Justice Design Group, a leader in ceramic decorative lighting, distinctive shade materials and contemporary products, is now privately owned and operated, having been acquired by Brandon Levin, President and CEO, and Robert Grant, Vice President of Sales and Marketing. Prior to the sale, Waveland Investments owned a majority stake in the company. Financial terms of the deal were not disclosed.
Known for ceramic decorative lighting, a semi-customizable line of specialty shade materials and contemporary styles for residential, hospitality and commercial settings, Justice Design (www.jdg.com) offers a unique program through its comprehensive Form + Finish + Function line with more than 275 different hand-crafted ceramic shapes, more than 40 finishes, and a variety of lamping options (including LED). Artisan fixtures are created in Los Angeles.
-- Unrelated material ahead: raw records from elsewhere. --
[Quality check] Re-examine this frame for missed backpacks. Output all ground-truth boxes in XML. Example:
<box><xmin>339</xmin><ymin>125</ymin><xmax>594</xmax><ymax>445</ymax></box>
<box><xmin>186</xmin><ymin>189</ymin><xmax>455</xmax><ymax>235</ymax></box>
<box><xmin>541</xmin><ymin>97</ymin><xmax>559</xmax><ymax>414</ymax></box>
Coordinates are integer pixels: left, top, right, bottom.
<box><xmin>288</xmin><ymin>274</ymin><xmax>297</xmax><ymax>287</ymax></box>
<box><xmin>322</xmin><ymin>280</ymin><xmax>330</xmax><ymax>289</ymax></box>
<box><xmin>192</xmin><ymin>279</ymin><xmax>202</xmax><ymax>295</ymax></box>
“We are incredibly excited about this next chapter for Justice Design Group,” says Levin. “Given recent developments in the industry, we recognized that in order to best serve our customers and specifiers, we needed to have more control over Justice Design Group’s business operations and strategy. We are driven to not only grow our business and offer distinctive product, but also to offer second-to-none customer service. Our new ownership structure will enable us to grow the company and serve our customers in exciting new ways.”
According to the executives, Justice Design Group will continue to offer distinctive, high-quality decorative lighting fixtures and the company has already begun investing in improving operations to better serve its customers and specifiers. In terms of product and marketing, the company launched new, contemporary ceramic fixtures at Lightovation along with its 2019 Form+Finish+Function Supplement in recent months and released the In Focus catalog which features fixtures in a contemporary layout. The team has also begun planning for a broad product introduction in 2020, including a new box-in, box-out program of contemporary fixtures.
Among the many moves, the company has sought to limit tariff-related price increases to an average of only 2 percent, while managing to reduce the prices of many its items. Staff has also been added to the operations department to improve inventory and lead-time efficiencies.